→ PROBLEM REQUIREMENTS
Only the lines from the one containing "kingdom: Animalia" through the last line of the listing are to be given again, exactly as they appear.

→ THE INPUT
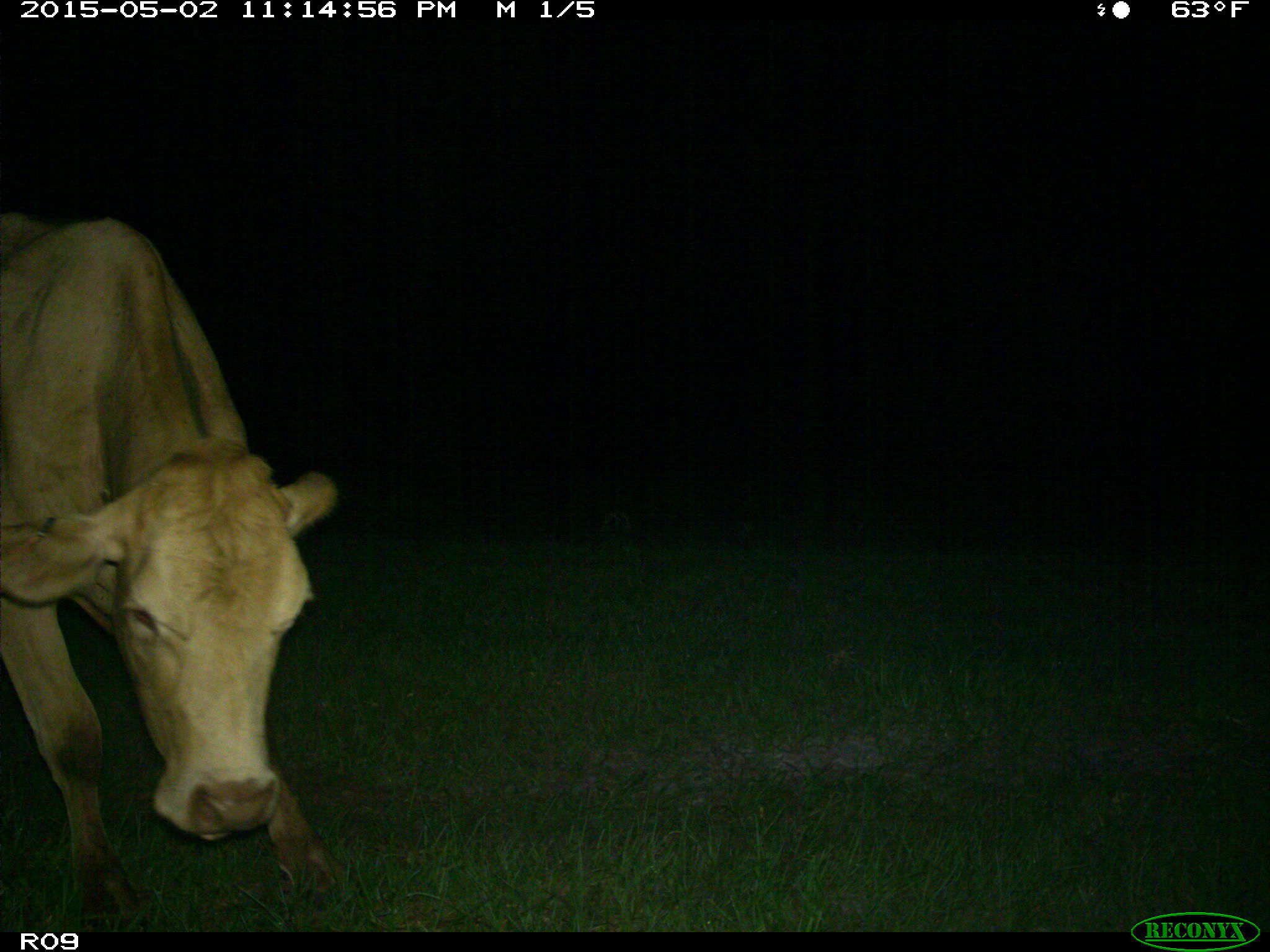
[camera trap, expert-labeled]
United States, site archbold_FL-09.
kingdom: Animalia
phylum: Chordata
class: Mammalia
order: Artiodactyla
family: Bovidae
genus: Bos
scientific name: Bos taurus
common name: domestic cow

→ RESPONSE TO THIS TASK
kingdom: Animalia
phylum: Chordata
class: Mammalia
order: Artiodactyla
family: Bovidae
genus: Bos
scientific name: Bos taurus
common name: domestic cow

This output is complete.